7. A user equipment UE, which is characterized by comprising:

 a receiving unit, configured to receive downlink control signaling that is sent by the network side device, where the downlink control signaling is used to indicate a dedicated physical control channel DPCCH burst of the uplink non-scheduled carrier of the UE by using UE-DTX_cycle-2 Discontinuously transmitting for a period of discontinuous transmission or for a predetermined time interval; wherein, the predetermined time interval > UE - DTX - cycle - 2;

 a control unit, configured to control, according to the downlink control signaling received by the receiving unit, a DPCCH burst of the uplink non-scheduled carrier to be discontinuously transmitted in a period of UE_DTX_cycle-2 or discontinuous at a predetermined time interval send.

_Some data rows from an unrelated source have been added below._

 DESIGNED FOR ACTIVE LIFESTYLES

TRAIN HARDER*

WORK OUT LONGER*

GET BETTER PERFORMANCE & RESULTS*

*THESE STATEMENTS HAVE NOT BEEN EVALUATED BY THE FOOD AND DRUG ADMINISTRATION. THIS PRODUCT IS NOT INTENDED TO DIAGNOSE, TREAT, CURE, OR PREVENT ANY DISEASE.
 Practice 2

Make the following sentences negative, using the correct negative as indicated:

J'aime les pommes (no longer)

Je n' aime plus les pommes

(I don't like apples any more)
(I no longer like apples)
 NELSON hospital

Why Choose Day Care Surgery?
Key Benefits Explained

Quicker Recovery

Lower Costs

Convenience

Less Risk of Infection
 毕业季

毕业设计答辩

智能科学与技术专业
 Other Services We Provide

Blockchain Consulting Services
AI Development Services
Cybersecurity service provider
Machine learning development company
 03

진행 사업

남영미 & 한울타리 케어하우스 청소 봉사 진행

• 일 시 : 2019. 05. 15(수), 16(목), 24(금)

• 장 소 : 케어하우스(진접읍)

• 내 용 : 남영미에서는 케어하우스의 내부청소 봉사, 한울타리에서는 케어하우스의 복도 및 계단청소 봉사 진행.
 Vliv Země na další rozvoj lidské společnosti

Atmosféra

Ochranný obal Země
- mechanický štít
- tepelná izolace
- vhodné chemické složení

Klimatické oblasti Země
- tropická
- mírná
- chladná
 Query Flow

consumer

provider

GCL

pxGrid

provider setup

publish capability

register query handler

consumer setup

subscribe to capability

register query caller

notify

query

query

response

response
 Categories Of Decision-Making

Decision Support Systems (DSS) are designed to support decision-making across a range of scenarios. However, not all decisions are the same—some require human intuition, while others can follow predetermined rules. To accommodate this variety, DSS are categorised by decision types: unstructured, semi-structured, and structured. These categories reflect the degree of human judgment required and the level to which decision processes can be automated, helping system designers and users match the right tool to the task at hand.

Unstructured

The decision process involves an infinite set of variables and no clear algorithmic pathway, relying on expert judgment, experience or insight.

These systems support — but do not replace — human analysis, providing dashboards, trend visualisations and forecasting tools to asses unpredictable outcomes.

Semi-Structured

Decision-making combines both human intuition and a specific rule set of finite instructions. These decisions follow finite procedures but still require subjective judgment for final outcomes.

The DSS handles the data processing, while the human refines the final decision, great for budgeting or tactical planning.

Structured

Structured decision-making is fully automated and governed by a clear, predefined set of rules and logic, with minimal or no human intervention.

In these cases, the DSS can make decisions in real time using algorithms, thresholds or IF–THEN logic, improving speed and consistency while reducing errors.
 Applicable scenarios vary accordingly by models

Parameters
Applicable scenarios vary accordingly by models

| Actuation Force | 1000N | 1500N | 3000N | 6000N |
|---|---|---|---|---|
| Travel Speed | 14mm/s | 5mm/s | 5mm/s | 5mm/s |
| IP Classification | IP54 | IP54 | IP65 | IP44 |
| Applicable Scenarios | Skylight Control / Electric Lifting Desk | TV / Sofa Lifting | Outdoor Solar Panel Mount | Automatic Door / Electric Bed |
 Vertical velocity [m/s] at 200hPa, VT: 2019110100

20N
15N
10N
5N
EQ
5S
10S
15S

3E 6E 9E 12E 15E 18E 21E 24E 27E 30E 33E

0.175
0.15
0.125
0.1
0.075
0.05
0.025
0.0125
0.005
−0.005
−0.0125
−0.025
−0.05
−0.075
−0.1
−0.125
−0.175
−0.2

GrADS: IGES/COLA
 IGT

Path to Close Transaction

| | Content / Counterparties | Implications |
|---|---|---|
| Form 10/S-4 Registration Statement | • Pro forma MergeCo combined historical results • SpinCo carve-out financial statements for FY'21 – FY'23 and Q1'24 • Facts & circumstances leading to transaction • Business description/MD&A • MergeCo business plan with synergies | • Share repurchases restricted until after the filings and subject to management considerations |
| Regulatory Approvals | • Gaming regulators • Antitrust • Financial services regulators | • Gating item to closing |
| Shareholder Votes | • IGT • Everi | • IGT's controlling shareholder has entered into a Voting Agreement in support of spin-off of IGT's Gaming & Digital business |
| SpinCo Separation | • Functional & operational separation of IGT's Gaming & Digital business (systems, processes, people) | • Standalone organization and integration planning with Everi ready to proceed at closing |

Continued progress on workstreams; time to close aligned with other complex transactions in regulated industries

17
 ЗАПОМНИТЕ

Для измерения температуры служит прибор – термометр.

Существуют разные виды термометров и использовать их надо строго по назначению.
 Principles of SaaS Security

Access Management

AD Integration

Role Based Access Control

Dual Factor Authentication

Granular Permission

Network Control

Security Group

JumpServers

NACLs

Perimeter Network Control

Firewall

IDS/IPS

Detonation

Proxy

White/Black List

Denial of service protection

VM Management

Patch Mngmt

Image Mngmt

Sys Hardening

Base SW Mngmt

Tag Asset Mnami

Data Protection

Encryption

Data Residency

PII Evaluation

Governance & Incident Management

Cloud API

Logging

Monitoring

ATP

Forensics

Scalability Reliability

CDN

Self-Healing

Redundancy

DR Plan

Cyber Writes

 8. A network system, comprising:

 a network device, configured to send downlink control signaling to the user equipment UE, where the downlink control signaling is used to indicate that the dedicated physical control channel DPCCH burst of the uplink non-scheduled carrier of the UE is in a period of UE_DTX_cycle-2 Discontinuously transmitting or discontinuously transmitting at a predetermined time interval; wherein, the predetermined time interval > UE - DTX - cycle - 2;

 The UE is configured to receive downlink control signaling sent by the network device, and control, according to the downlink control signaling, a DPCCH burst of the uplink non-scheduled carrier to be discontinuously transmitted by using a UE-DTX-cycle-2 Or discontinuously transmitted at a predetermined time interval.

 The network system according to claim 8, wherein the network device is further configured to set according to a scheduling frequency of the multi-carrier high-speed uplink packet access and/or a UE-DTX-cycle-2 setting. Scheduled time interval.